[vox-tech] Utility to image a hard drive
Alex Mandel
tech_dev at wildintellect.com
Thu Apr 9 15:34:59 PDT 2009
Richard Mancusi wrote:
> On Thu, Apr 9, 2009 at 16:51, Rick Moen <rick at linuxmafia.com> wrote:
>> Quoting Alex Mandel (tech_dev at wildintellect.com):
>>
>>> There's also a text based tool called backup ninja which writes the
>>> rsync scripts for you and several rysnc gui's to help teach you the
>>> syntax which can be tricky, grsync.
>> I have to admit, I really don't get this -- but, on the other hand,
>> haven't tried 'em. Plain old rsync always struck me as blessedly simple.
>> "rsync -avz olddirectory newdirectory" Just Plain Works -- and
>> generalises to
>> "rsync -avz olddirectory username at newhost:newdirectory" for network
>> copying (esp. if you set RSYNC_RSH=/usr/bin/ssh).
>>
>> There are options you use rarely, such as:
>>
>> --delete #Update destination dirs to remove files no longer needed
>> --exclude=PATTERN
>> --exclude-from=FILE
>> ...but I need those only rarely, and look 'em up when I do.
>
> I am with Rick - however I do use some options. Looked at grsync and
> decided a quick script fit my needs better. I want to backup from one
> computer to another each night. If I have a hardware problem, simply
> grab the other computer. Actually I do it to 3 computers. Following
> is a rough outline of what I do. Yes I understand some of it is redundant
> and the log is for the most part an unnecessary habit.
>
> ------
> #!/bin/bash
> DATE=`date`
> echo $DATE BackUp Started: T61 192.168.9.48 to T61p 192.168.9.49 >>
> rsync_to_T61p.log
> rsync -e ssh -raPH -v >> rsync_to_T61p.log --delete (lots of stuff here)

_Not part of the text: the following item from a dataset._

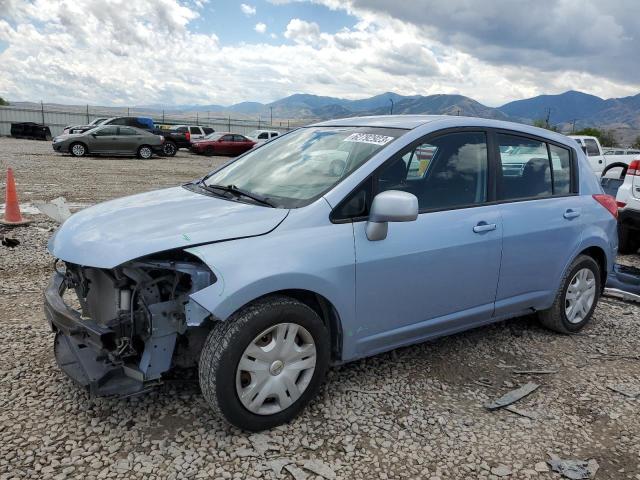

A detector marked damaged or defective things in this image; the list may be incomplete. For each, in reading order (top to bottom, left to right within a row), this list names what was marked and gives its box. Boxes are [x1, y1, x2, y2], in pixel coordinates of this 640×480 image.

crumpled front end [44, 251, 218, 398]
damaged blue hatchback [47, 116, 616, 432]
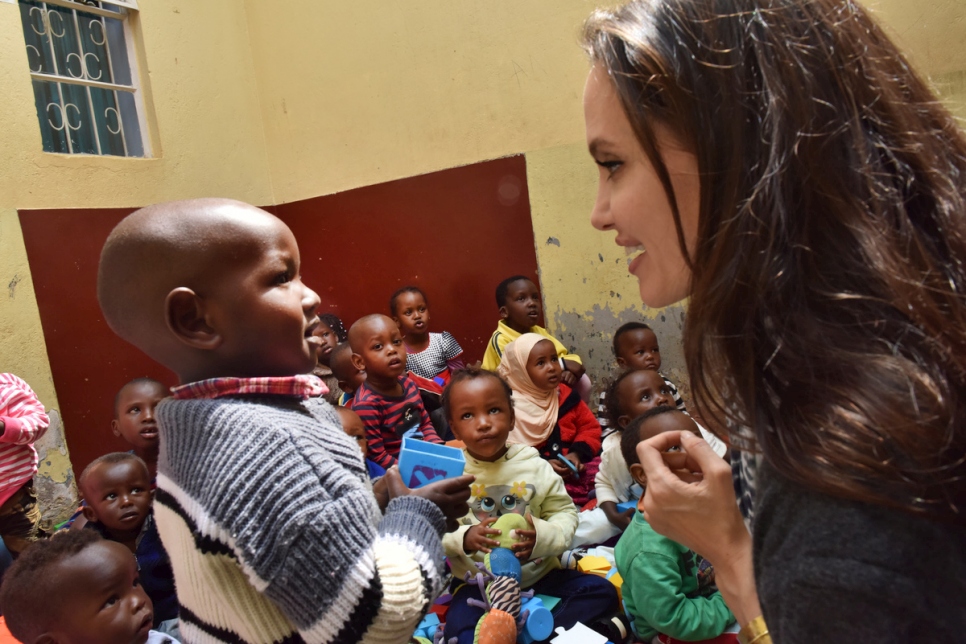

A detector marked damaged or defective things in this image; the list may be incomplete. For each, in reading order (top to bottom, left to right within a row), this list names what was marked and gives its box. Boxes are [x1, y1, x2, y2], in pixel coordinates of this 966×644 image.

peeling paint on wall [34, 410, 79, 532]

> (more stuff, and eventually)
> echo $DATE BackUp Finished: T61 192.168.9.48 to T61p 192.168.9.49 >>
> rsync_to_T61p.log
> echo >> rsync_to_T61p.log
> echo >> rsync_to_T61p.log
> ------
>
> -rich
I condsider grsync a tool to learn rsync with. I took me days to get the
trailing slashes just the right way on a command to actually put the
files in the way I wanted. And the simulate command does wonders when I
want to test a change on a potentially large dataset, 60GB of photos,
where I want to make sure I'm only sending the changes over the network
to save time, bandwidth and disc writes.
Don't get me wrong rsync is the tool for this type of stuff(In fact it's
the underlying tool for all the apps I've mentioned) I'm merely
suggesting ways to make it easier for someone who doesn't just know
command line innately and has a hard time making sense of the man pages.